> **REQUIRED TASK**
Locate the line containing "with tan wall?" in the data below. Reproduce it and every following line up to the end, exactly as given.

> **INFORMATION GIVEN**
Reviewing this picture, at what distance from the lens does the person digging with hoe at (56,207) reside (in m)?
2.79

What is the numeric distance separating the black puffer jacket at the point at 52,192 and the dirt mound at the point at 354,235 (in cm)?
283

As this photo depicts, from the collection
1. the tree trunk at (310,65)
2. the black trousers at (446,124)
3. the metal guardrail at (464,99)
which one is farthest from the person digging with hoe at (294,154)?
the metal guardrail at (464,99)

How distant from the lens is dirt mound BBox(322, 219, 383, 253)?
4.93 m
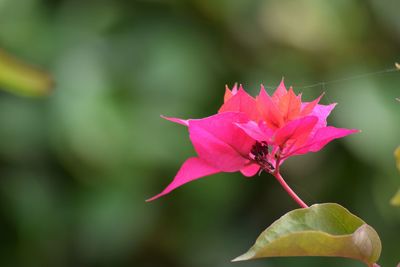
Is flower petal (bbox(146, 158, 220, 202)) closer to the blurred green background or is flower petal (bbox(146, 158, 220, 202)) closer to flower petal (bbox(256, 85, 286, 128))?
flower petal (bbox(256, 85, 286, 128))

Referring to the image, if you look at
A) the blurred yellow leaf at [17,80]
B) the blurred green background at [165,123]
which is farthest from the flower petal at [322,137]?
the blurred green background at [165,123]

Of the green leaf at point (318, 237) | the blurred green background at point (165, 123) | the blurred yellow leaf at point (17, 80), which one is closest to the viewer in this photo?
the green leaf at point (318, 237)

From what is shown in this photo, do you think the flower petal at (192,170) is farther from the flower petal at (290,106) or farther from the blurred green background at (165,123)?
the blurred green background at (165,123)

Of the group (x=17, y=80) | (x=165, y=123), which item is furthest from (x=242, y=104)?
(x=165, y=123)

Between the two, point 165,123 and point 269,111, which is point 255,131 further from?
point 165,123

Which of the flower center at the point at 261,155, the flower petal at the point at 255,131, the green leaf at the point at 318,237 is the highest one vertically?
the flower petal at the point at 255,131

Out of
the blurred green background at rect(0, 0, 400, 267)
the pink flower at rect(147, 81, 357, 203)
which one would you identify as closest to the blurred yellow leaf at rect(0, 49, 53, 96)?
the pink flower at rect(147, 81, 357, 203)

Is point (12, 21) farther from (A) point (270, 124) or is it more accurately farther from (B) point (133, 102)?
(A) point (270, 124)
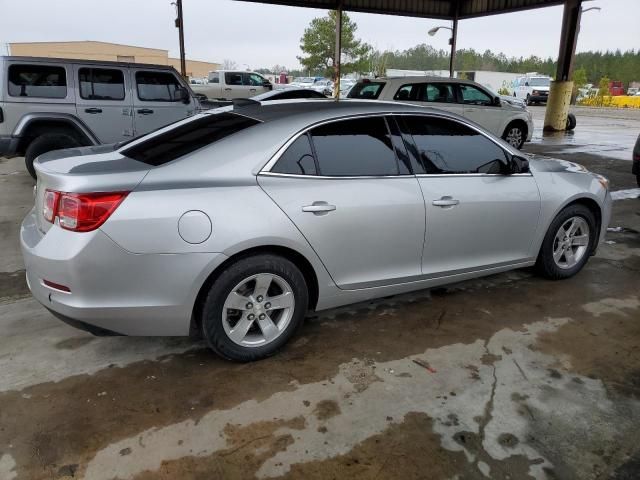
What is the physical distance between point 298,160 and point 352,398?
1.40 m

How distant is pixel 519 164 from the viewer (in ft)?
12.8

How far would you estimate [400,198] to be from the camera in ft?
10.8

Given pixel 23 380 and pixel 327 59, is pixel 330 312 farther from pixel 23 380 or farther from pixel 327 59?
pixel 327 59

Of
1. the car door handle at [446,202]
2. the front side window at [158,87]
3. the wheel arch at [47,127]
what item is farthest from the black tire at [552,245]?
the wheel arch at [47,127]

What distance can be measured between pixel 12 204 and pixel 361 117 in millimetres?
5584

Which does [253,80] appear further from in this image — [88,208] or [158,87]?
[88,208]

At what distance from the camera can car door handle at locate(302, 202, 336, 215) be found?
117 inches

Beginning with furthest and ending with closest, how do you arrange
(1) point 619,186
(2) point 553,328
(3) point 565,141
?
(3) point 565,141
(1) point 619,186
(2) point 553,328

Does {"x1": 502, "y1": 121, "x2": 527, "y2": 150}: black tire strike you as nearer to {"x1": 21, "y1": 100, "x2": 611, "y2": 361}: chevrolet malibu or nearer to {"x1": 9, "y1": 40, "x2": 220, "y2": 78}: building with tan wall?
{"x1": 21, "y1": 100, "x2": 611, "y2": 361}: chevrolet malibu

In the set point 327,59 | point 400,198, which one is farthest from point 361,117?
point 327,59

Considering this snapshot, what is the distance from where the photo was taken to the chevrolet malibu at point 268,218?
2.62 metres

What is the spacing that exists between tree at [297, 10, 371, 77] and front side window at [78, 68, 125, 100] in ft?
119

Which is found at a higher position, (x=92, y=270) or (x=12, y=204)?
(x=92, y=270)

> **EXERCISE ANSWER**
Does {"x1": 502, "y1": 121, "x2": 527, "y2": 150}: black tire strike you as nearer to {"x1": 21, "y1": 100, "x2": 611, "y2": 361}: chevrolet malibu or nearer to {"x1": 9, "y1": 40, "x2": 220, "y2": 78}: building with tan wall?
{"x1": 21, "y1": 100, "x2": 611, "y2": 361}: chevrolet malibu

In the set point 327,59 | point 400,198, which one is farthest from point 361,117?
point 327,59

Considering this snapshot, what is the distance from where the photo was taken to the chevrolet malibu at point 268,218?
2.62 metres

What is the spacing that exists between tree at [297, 10, 371, 77] and front side window at [78, 68, 125, 100] in ft?
119

Which is found at a higher position, (x=92, y=270) or (x=12, y=204)?
(x=92, y=270)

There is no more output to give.